Mide Asidi: Güçlü Ama Koruyucu
Mide, bazı metalleri bile eritebilen son derece aşındırıcı bir kimyasal bileşik olan hidroklorik asit içerir. Bu asit halk arasında mide asidi olarak bilinir ve sindirim enzimlerinin yiyecekleri parçalaması ve zararlı bakterileri öldürmesi için ideal bir ortam sağlar. Ancak, vücudumuzun diğer bölgelerinde son derece yıkıcı olan bu asit, mide dokularımızda zarar vermez.
Mide asidinin, mide dokularımızı yok etmemesini sağlayan temel faktör, bu organın iç yüzeyini kaplayan kalın mukus tabakasıdır. Bu mukus, müsin olarak bilinen büyük glikoproteinlerden ve bunlara bağlanan şeker moleküllerinden oluşur. Örneğin, N-asetilglukozamin ve siyalik asit, mukusun kaygan ve sindirime dirençli olmasına yardımcı olur. Mukus tabakası, midenin iç yüzeyinde iki ana türde yer alır:
- Kalın ve Yapışkan Mukus: Mide astarına sıkıca bağlıdır ve koruyucu bir bariyer görevi görür.
- Gevşek ve Jel Benzeri Mukus: Mide içinde serbestçe hareket eder ve bağırsak mikrobiyomumuzu oluşturan yararlı bakterilerin yaşadığı alanı oluşturur.
Normal koşullar altında, bu mukus tabakaları asidi midenin astarından korur. Ancak, eğer mide asidi bu koruyucu tabakayı aşmayı başarırsa, çevresindeki dokuları sindirebilir. Mide, tunika mukoza astarı boyunca kıvrımlar içinde sıkışmış parietal hücreler tarafından asidi salgılar. Bu asidin pH değeri, serbest kaldığında 0,8 kadar düşük olabilir. pH dereceleri 7’nin nötr, 0’ın ise en güçlü asit olduğunu gösterir; dolayısıyla mide asidi gerçekten etkileyici bir asit özelliği taşır. The Institute Of Human Anatomy, bu asidin diğer mide salgılarıyla karışarak pH değerinin 1–3 civarında dengelendiğini belirtmektedir.

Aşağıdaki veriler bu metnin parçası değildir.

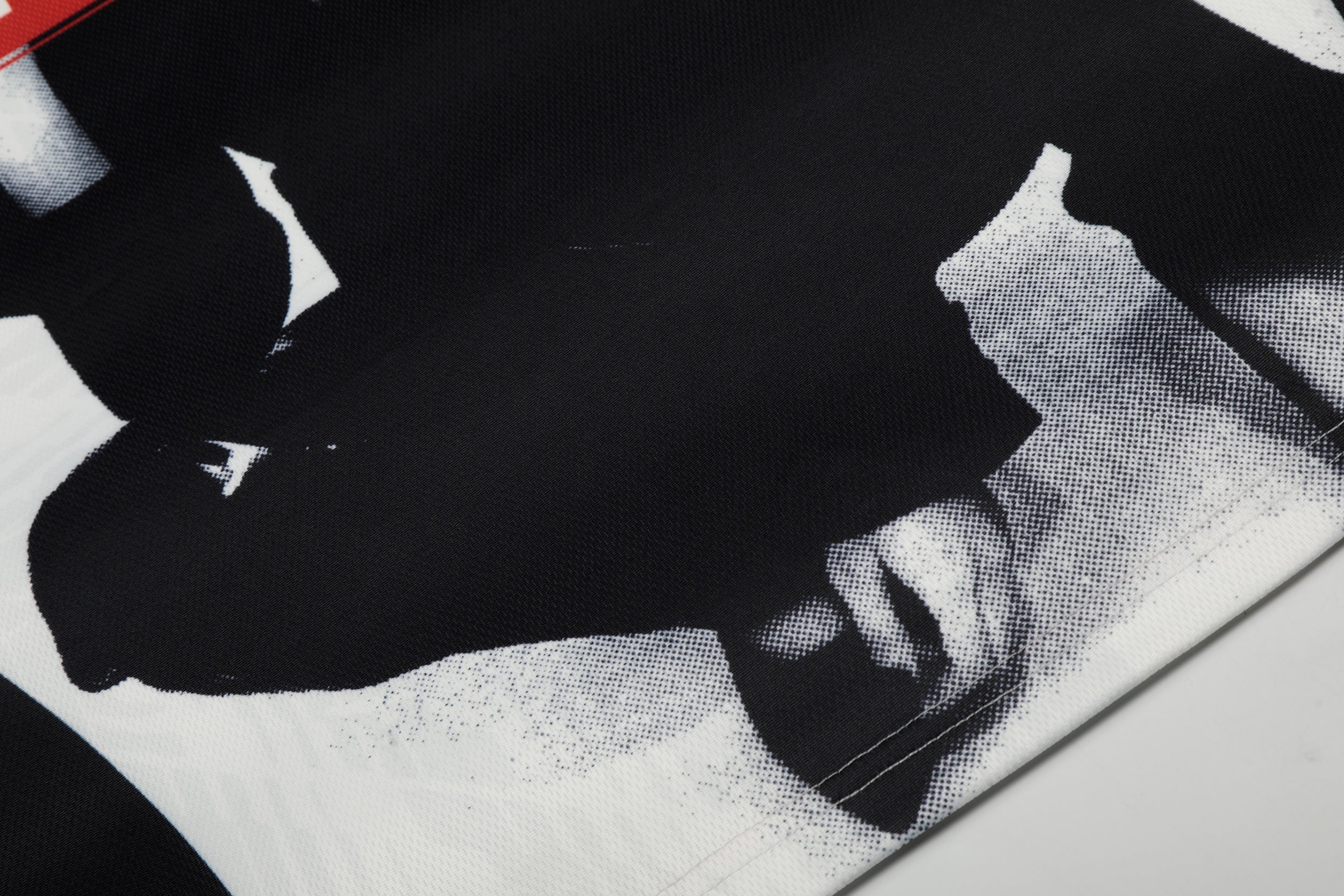 GLFSBRAND Graphic Performance Mesh Soccer Jersey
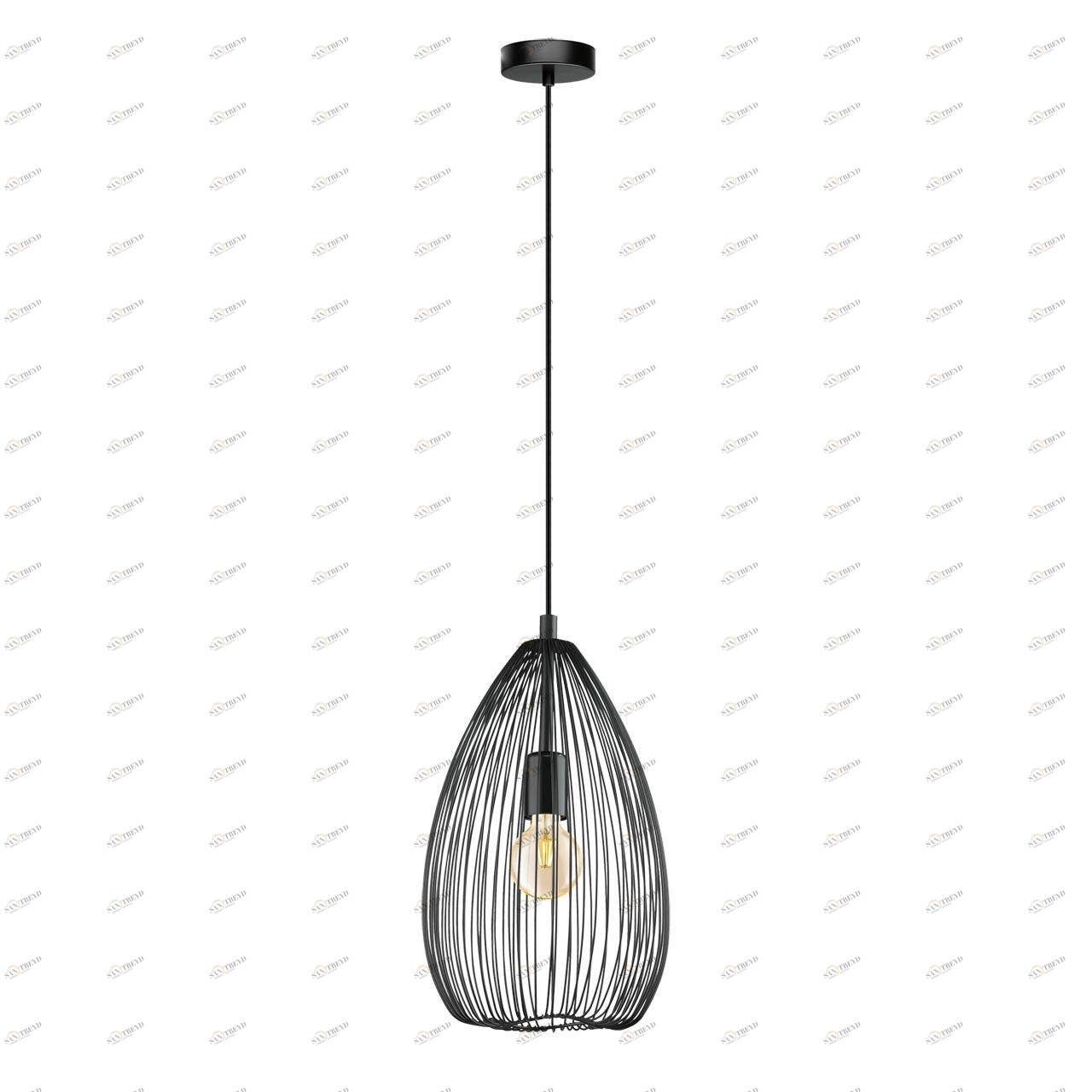 Подвесной светильник Eglo Clevedon 49141 EGLO CLEVEDON 221639 Черный 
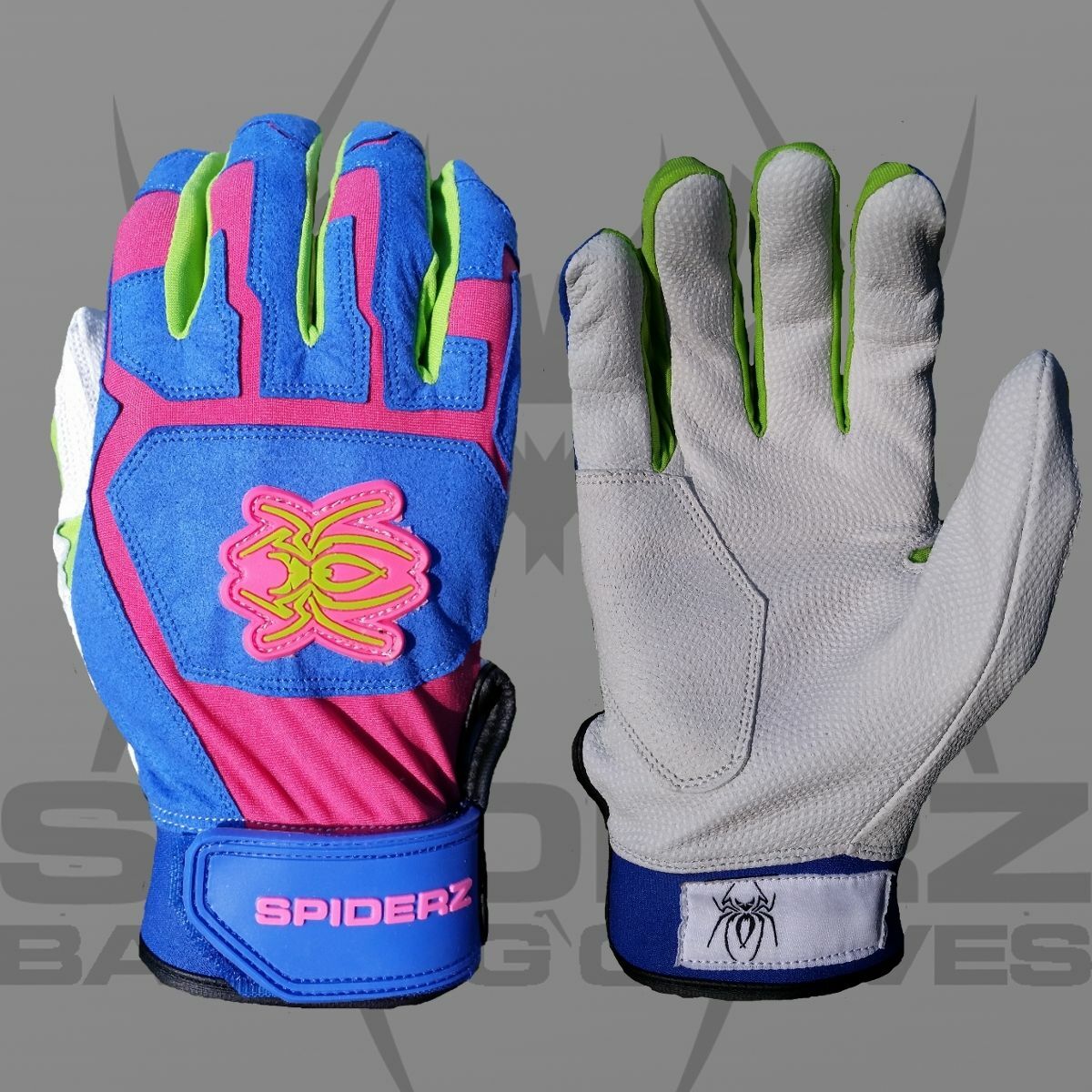 2015 Spiderz PRO FUNK Batting Gloves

Neyse ki, mukus tabakaları, asidi midenizin astarından ayrı tutan bir fiziksel bariyer görevi görmektedir. Ayrıca, bu mukus, asidi nötrleştirebilen bikarbonat da içerir. Mide ekşimesi ilaçlarının çoğunun bikarbonat içermesinin sebebi budur. Mide asidi, normalde olmaması gereken bir alana girdiğinde yanma hissi yaratır ve bu durumda bikarbonat takviyesi kullanılarak rahatsızlık giderilmeye çalışılır.

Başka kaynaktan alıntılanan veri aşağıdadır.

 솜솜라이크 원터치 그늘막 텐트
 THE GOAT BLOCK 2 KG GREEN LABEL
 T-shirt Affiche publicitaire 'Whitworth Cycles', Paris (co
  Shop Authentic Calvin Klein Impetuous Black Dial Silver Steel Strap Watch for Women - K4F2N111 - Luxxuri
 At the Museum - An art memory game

Ülser ve Reflü: Mide Sağlığını Tehdit Eden Sorunlar
Ne yazık ki, midedeki mukus bariyerini zayıflatabilen bazı parazitler ve bakteriler de mevcuttur. Bu bariyer zayıfladığında, zararlı bakteriler mide dokusuna sızabilir ve bu durum bağırsak iltihabına ve çeşitli mide hastalıklarına önemli katkılar sağlayabilir. Bazı ciddi ülser vakaları, kan damarlarının etrafında geliştiğinde iç kanamalara yol açabilir. Eğer bir ülser delinirse, mide asidi karın boşluğuna sızarak peritonite neden olabilir; bu durum, peptik ülser hastalığının ciddi bir komplikasyonu olarak tıbbi bir acil durum sayılmaktadır.
Bununla birlikte, sindirim asidinin mideden dışarı çıkmasının çok daha yaygın bir yöntemi vardır. Asit reflüsü yaşayan herkes, mide asidinin alt özofageal sfinkteri aşmasının sonuçlarını acı bir şekilde deneyimlemiştir. Bu sfinkter, yediğimiz yiyeceklerin özofagusa geri dönmesini engelleyen bir valf gibi çalışır, ancak alkol tüketimi ve sigara kullanımı gibi zararlı alışkanlıkların etkisiyle sızıntı yapabilir.